What the task asks: Starting at the line that contains "What is the gap" and continuing through the end of the items, write those lines again with "white aerated concrete block wall" swapped for "gray brick wall" and nothing else changed. Omit the pictures.

Supplied data:
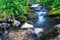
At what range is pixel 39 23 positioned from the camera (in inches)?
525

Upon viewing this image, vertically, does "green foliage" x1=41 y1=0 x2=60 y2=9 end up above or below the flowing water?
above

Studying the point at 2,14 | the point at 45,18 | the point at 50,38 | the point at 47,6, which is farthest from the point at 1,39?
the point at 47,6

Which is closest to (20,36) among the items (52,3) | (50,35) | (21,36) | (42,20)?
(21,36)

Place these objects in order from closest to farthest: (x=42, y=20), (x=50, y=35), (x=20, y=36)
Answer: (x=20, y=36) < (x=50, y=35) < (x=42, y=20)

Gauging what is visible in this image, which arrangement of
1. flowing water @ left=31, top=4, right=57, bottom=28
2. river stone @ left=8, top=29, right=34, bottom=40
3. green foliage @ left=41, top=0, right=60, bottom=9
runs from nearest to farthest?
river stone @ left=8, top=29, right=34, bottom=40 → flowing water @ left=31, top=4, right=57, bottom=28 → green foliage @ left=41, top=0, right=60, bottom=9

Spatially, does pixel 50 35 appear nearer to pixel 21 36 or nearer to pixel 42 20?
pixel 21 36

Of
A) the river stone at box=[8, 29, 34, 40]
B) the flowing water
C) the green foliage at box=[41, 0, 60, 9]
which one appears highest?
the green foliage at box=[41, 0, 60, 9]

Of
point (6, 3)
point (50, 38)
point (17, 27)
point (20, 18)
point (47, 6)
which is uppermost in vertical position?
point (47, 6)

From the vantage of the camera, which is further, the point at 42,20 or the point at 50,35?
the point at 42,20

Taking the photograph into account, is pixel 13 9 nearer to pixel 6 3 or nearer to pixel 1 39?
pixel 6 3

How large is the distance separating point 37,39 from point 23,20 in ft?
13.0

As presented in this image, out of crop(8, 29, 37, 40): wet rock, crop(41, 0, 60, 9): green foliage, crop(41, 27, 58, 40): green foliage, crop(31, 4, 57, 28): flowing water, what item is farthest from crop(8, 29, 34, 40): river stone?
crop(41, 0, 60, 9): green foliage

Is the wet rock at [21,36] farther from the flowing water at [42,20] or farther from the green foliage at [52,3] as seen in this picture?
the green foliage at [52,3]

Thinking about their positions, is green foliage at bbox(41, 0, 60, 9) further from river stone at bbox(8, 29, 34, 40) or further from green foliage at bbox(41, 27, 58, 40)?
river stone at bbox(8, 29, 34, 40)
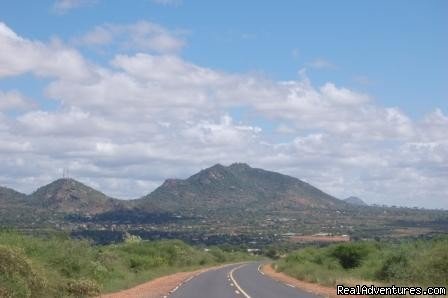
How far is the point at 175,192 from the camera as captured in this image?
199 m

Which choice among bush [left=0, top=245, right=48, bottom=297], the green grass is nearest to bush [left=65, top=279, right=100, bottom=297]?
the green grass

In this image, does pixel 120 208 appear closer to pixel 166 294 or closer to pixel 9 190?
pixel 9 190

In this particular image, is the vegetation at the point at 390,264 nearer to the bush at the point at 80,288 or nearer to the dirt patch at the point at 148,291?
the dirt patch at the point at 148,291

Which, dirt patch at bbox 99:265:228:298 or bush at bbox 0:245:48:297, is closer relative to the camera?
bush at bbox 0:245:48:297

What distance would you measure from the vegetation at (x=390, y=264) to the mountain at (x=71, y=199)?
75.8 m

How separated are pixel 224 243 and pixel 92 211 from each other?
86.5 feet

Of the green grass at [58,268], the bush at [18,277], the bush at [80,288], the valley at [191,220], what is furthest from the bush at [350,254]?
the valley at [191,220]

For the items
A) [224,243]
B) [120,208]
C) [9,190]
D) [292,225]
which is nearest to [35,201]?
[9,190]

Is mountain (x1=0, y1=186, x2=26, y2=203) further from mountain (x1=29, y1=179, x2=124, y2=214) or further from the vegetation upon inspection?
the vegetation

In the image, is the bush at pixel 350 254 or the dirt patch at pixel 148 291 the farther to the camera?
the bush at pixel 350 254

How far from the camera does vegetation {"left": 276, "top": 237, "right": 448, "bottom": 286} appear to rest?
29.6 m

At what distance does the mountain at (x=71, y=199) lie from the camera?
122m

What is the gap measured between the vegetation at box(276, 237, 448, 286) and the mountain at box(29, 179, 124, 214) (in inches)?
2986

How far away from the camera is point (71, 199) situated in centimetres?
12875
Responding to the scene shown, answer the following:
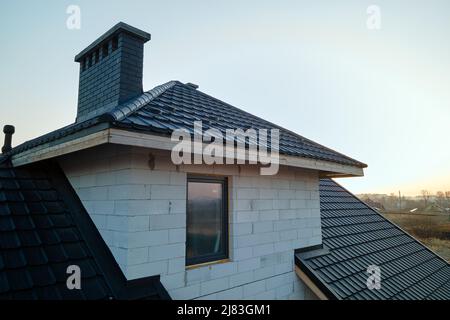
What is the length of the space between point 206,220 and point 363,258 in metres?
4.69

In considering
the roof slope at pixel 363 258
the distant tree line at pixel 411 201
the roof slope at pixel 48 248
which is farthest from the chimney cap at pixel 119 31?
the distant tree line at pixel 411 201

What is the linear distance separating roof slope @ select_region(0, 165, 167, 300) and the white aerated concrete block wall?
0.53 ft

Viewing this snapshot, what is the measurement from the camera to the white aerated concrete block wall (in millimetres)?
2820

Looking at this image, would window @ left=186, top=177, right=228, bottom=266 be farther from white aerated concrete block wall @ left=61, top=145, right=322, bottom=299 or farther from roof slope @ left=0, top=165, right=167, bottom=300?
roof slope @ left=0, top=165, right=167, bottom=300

Task response:
What is the gap measured between the vegetation at box(276, 237, 448, 286) and the mountain at box(29, 179, 124, 214) (in inches)?
2986

How far away from the camera is point (71, 199) situated in centimetres?
12875
Responding to the scene shown, answer the following:
What is the length of the space between point 206,220 and point 363,258 in metres?
4.69

In considering
the roof slope at pixel 363 258
the distant tree line at pixel 411 201
the roof slope at pixel 48 248
which is farthest from the chimney cap at pixel 119 31?
the distant tree line at pixel 411 201

What is the linear distance separating roof slope @ select_region(0, 165, 167, 300) and the gray brick wall?
0.53 ft

Viewing this snapshot, what is the measurement from the camera to the gray brick wall (in millimetres)?
2820

Looking at this image, would window @ left=186, top=177, right=228, bottom=266 be farther from gray brick wall @ left=61, top=145, right=322, bottom=299 or farther from roof slope @ left=0, top=165, right=167, bottom=300?
roof slope @ left=0, top=165, right=167, bottom=300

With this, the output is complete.